The truth about duplicate content and Google
by Brad Callen
So a concern of many webmasters out there is the idea of duplicate content. With all you read out there today I am sure this has crossed your mind from time to time as it has mine.
The idea of Google being the 800-lb gorilla is a long standing one and thinking that maybe some how and some way they have the ability to screen the internet for duplicate content on the fly sounds CRAZY but we always perpetuate the idea as paranoia is much easier to believe than fact in many cases.
I mean think about this for a second just in terms of computing power:
1. Google shows a cached version of your website and not the actual site listing in its results. This means that Google ACTUALLY STORES information about your sites pages and updates them on the fly.
2. Google’s index likely contains BILLIONS of webpages.
So what this means is that for Google to determine if your site is an exact copy of another persons website than it has to store your pages content and screen that content against its ENTIRE active index…sounds nearly impossible as far as I am concerned. To boot you have to consider this is happening simultaneous to the active crawling and indexing and re-indexing of new pages in Google.

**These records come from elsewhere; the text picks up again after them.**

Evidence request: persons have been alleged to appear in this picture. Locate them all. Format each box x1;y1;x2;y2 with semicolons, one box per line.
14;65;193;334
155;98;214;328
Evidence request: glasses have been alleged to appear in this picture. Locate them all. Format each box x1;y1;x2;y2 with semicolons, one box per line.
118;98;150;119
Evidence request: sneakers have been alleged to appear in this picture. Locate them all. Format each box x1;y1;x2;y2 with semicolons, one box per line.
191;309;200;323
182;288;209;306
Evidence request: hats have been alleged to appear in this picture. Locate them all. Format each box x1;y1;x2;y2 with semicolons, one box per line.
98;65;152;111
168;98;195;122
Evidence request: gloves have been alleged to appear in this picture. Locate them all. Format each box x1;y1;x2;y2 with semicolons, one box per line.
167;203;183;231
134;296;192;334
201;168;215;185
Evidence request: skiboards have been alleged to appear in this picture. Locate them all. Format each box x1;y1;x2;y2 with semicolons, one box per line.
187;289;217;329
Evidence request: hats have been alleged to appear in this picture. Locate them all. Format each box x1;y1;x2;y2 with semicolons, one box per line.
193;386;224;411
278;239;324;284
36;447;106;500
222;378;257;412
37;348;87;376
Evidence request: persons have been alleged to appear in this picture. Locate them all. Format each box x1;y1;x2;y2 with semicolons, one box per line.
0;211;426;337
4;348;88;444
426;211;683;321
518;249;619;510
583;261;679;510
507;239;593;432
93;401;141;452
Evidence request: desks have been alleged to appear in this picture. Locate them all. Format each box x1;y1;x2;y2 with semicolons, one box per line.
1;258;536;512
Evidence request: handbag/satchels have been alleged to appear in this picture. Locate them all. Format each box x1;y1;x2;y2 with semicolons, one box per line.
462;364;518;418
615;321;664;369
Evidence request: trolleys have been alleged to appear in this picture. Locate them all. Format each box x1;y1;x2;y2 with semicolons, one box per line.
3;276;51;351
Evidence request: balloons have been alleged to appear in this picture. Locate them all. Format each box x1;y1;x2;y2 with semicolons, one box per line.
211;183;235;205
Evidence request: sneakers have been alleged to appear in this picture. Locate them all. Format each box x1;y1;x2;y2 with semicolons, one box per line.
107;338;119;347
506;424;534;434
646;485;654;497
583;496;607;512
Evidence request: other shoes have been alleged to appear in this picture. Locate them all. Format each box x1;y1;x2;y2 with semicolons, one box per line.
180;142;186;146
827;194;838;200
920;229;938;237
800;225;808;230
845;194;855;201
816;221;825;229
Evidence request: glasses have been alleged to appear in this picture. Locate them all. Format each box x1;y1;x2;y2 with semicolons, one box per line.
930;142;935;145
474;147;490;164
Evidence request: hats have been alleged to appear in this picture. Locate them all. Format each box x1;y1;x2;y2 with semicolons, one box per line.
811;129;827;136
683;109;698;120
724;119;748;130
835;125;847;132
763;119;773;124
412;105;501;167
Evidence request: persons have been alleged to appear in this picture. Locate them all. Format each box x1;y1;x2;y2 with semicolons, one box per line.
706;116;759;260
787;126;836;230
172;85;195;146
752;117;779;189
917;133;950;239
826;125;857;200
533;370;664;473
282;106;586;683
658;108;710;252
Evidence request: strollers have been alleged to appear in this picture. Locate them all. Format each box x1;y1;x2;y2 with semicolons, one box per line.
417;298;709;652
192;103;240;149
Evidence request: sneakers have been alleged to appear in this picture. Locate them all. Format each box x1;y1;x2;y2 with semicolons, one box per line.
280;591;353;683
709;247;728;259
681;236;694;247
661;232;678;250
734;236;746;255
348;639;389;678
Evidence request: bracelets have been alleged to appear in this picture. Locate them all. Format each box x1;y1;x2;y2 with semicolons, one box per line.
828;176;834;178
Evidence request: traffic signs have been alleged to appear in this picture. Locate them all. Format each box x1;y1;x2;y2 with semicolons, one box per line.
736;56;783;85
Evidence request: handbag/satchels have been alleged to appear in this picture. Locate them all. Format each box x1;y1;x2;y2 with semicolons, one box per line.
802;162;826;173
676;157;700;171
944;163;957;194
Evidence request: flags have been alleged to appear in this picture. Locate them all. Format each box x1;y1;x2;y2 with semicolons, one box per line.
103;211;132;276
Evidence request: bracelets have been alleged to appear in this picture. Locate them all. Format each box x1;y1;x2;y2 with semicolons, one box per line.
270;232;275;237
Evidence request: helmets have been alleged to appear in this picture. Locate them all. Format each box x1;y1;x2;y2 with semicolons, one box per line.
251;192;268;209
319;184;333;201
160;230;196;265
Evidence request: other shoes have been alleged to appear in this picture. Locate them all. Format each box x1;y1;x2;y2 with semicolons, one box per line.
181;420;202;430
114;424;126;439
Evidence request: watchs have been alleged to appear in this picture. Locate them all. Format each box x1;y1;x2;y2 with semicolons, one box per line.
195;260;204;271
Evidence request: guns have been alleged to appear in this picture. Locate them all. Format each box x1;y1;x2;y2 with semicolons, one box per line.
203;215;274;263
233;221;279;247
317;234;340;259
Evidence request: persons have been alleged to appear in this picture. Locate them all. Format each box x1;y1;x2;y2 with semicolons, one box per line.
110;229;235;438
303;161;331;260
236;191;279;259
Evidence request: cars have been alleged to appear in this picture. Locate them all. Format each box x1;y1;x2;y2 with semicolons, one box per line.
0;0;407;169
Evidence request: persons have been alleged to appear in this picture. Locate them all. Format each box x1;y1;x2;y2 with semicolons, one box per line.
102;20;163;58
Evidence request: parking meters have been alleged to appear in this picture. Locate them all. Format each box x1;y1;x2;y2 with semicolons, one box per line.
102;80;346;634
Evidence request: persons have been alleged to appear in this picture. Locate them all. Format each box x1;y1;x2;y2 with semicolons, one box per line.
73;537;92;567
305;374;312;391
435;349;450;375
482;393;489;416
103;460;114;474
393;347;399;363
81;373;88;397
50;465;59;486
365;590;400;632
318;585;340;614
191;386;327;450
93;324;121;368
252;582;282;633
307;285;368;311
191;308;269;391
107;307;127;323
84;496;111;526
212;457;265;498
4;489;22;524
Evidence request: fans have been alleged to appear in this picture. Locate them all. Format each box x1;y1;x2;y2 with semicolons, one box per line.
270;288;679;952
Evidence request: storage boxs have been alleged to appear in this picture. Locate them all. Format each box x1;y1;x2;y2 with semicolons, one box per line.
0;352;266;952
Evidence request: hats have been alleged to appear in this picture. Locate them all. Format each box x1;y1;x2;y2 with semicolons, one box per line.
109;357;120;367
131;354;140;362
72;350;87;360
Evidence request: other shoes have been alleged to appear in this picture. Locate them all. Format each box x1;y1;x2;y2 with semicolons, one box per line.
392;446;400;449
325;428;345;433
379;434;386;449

I hope this is putting a little bit of perspective to the situation for you. Let’s further the concept. I will take an article from Ezinearticles.com:
http://ezinearticles.com/?Cocoa-Beans-and-the-Fierce-Competition-in-the-Chocolate-Industry&id=1674880
Now let’s make the assumption that there is a duplicate content filter. If that is the case Google will eliminate all duplications of this article from its index and a phrase match for this article title will only return 1 result, the one it considers to be the best right?
http://www.google.com/search?rlz=1C1GGLS_enUS291US304&sourceid=chrome&ie=UTF-8&q=”Cocoa+Beans+and+the+Fierce+Competition+in+the+Chocolate+Industry”
Yet somehow there are 162 results for that title. You can do this for every article title you test. Try it for yourself…it works and it is still the basis for article marketing and why article marketing still works.
Now this comes on the heels of an interesting article from Google which should further dispel any remaining myths you may have:
http://googlewebmastercentral.blogspot.com/2008/09/demystifying-duplicate-content-penalty.html
As SEO experts have been telling us for years there is NO DUPLICATE CONTENT PENALTY!
Ok….that is a little bit of a lie.
There are 2 types of duplicate content: external and internal duplicate content. Let’s take the first of the two.
1. External duplicate content.
External duplicate content is very similar to the example I just posted above where you see multiple copies of the same content on DIFFERENT WEBSITES. That last part is very important there as it seperates what could be considered as a penalty but in reality it is just competition.
So how is it that 162 sites can list the exact same article in Google and they allow it?
The quick answer is that they really don’t care. Yeah it may be mudding up the index but if a site or page is still showing in the index it is because they have enough authority or link clout to be there. Pages will be removed from the index if they get stale or have no links pointing to them for example but not for duplicating content.
The real issue becomes how can you soar to the top with a site that has repurposed content? I am inclined to say its not easy and more importantly its just not a good idea. If you are using content to build your website AND to promote it be sure to do this:
1. Your sites content is unique to your website
2. Your promotional content (PR’s, articles, etc…) belong outside of your website
This makes your life a lot easier. IT IS NOT FOR DUPLICATE CONTENT THOUGH. It’s to avoid competition with those with the same content. If you must republish content from another website make sure you add some commentary or additional content around it. This can include images or other variations of media and your doing this for your visitors sake. You need to stand out, not repeat what others are doing.
Bottom line, with external content the site with the most links and authority in Google will always win. Same as with keyword competition.
2. Internal Duplicate Content.
Ok this is as real as it gets but for the same reason. Its a web filter to keep you from competing for yourself but its a lot simpler to handle than you think.
This is important for the following individuals:
a. If your running a CMS out of the box
b. If you are running an eCommerce platform
c. If you are pulling pages and having them autogenerated
These are just a few examples of people who have had issues with internal duplication.
When Google does index your pages it will look at your title tags and meta descriptions and one of the evaluating factors it uses to determine to actually list your pages are the uniqueness of those tags. If my shopping cart system has 10 products which are all “shoes” and that is what I use as my page title for all of them and the meta description for all of them is “tennis shoes” Google will look at all 10 and simply choose the best 1 to list.
This is a big and easy fix and something I would advise for both usability and for regular old good SEO.
Every page NEEDS a unique title tag
Every page SHOULD HAVE a unique description
(or at the vesy least enough unique content to differentiate it from the others pages on your site)
So rest easy. There is NOT a duplicate content penalty from Google. If you site is not ranking I can assure you its because of the lack of links targeting your core keywords so go out and start link building!